Excerpted records
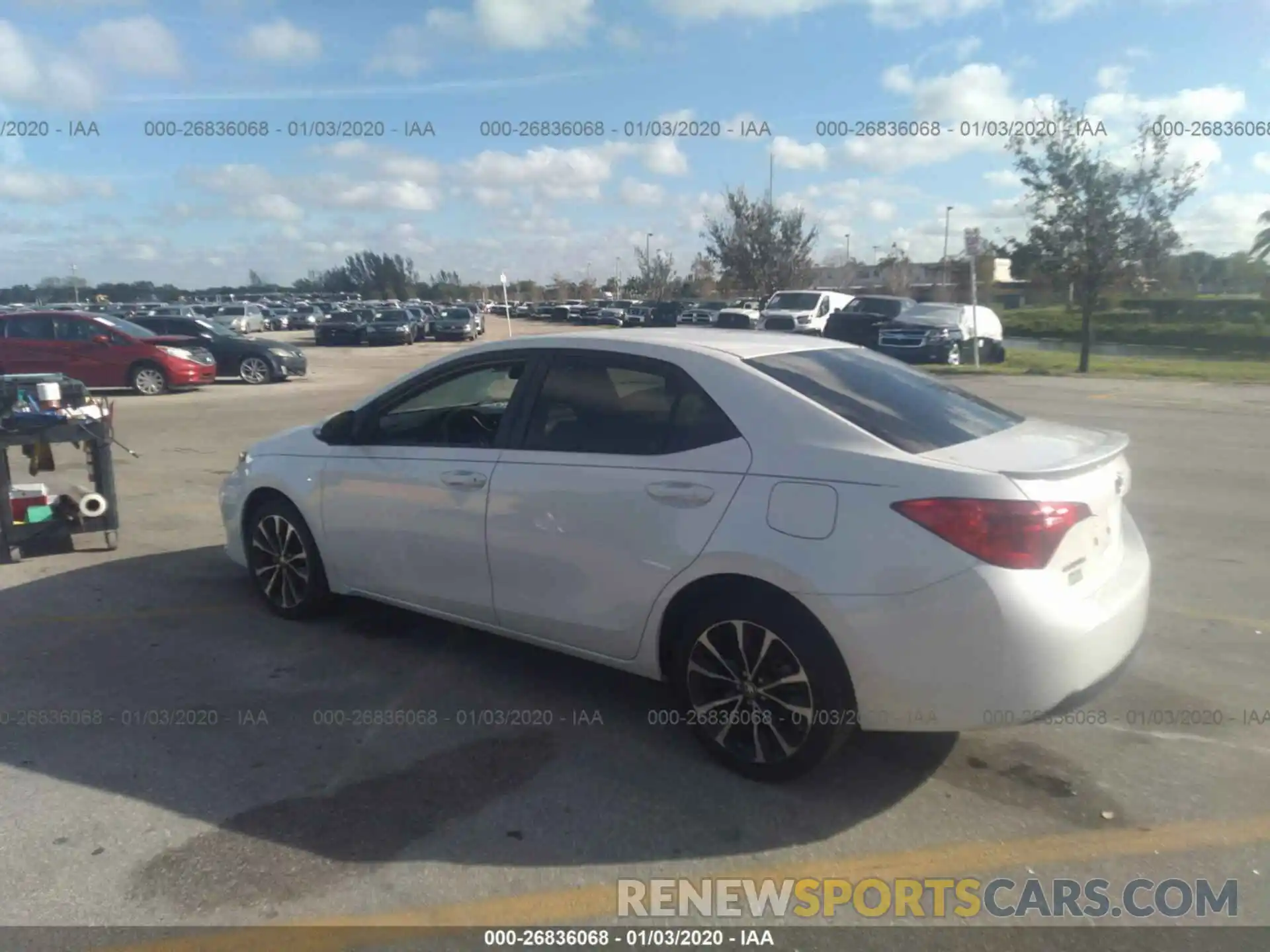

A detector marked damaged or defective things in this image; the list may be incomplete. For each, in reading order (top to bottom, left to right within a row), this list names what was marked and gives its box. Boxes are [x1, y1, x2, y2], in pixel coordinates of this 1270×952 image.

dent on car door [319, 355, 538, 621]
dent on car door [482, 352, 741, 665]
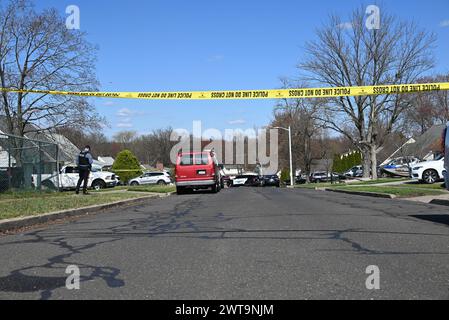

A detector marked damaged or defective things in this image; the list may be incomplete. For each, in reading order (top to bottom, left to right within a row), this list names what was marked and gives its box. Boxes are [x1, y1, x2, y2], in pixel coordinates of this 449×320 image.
* * *
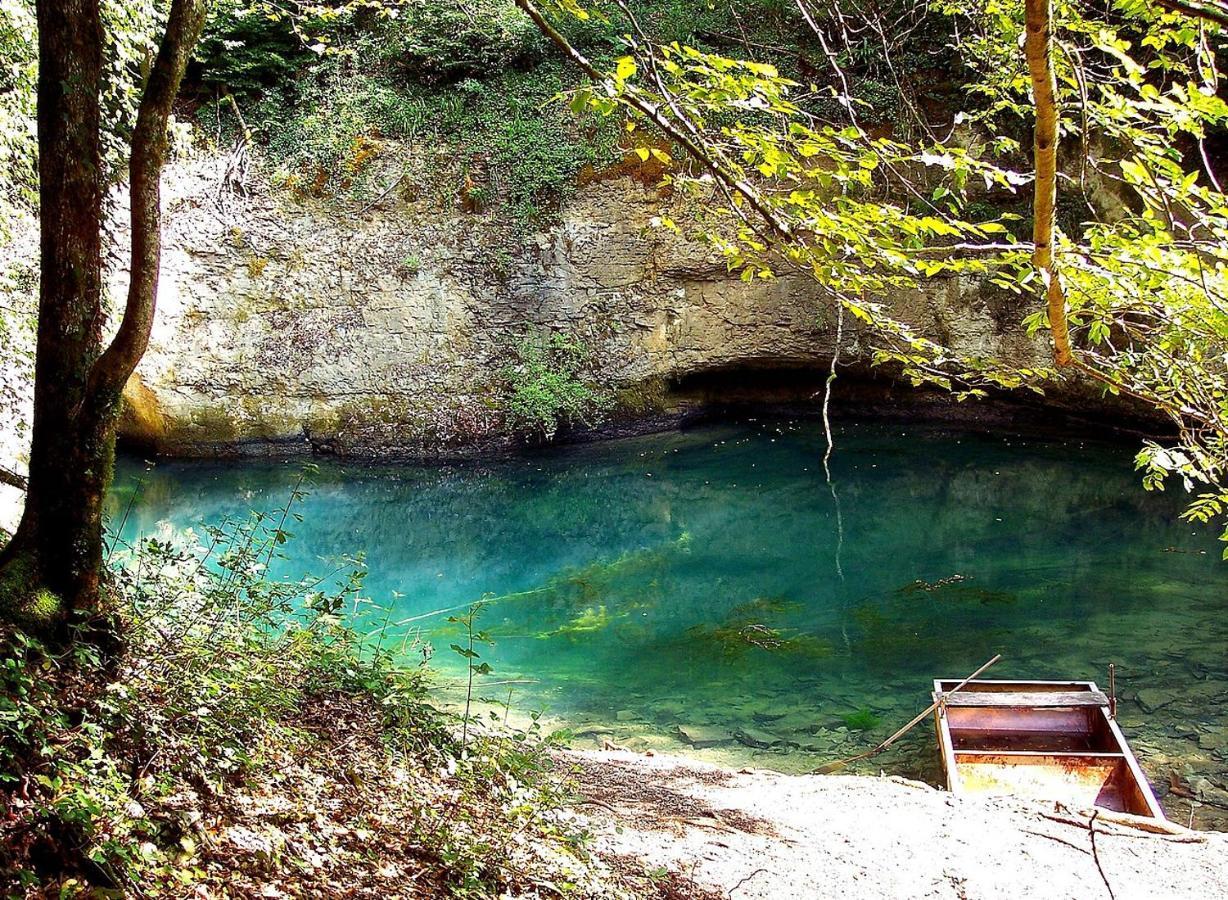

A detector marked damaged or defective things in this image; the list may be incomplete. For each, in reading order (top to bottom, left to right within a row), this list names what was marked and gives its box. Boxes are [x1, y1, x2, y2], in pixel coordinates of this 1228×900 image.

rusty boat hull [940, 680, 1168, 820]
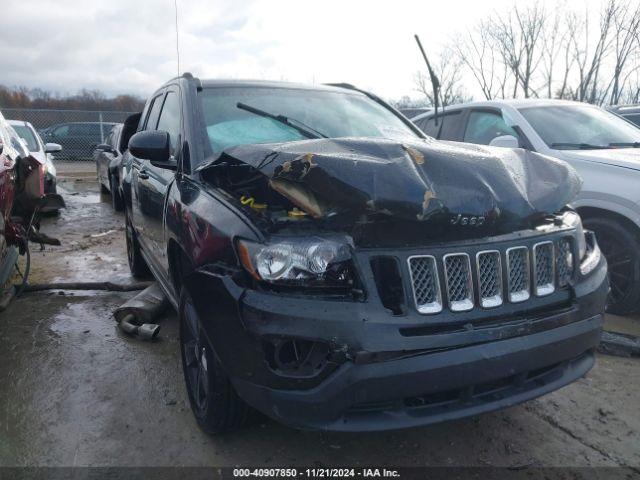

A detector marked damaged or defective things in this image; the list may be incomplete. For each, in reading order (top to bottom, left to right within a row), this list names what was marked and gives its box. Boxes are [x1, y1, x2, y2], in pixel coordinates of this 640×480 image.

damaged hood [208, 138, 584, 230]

Task
Change "detector" to "scanner" in the stretch from the line containing "this 1270×952 image." through the line containing "dent on car door [482, 352, 741, 665]", leaving everything else as it is, and give back only those lines.

Solution below
A scanner marked damaged or defective things in this image; the list may be incomplete. For each, in reading order (top to bottom, left to right within a row), this list names what was marked and gives its box. Boxes are [x1, y1, x2, y2], in pixel coordinates of this 1270×952 image.

dent on car door [319, 355, 538, 621]
dent on car door [482, 352, 741, 665]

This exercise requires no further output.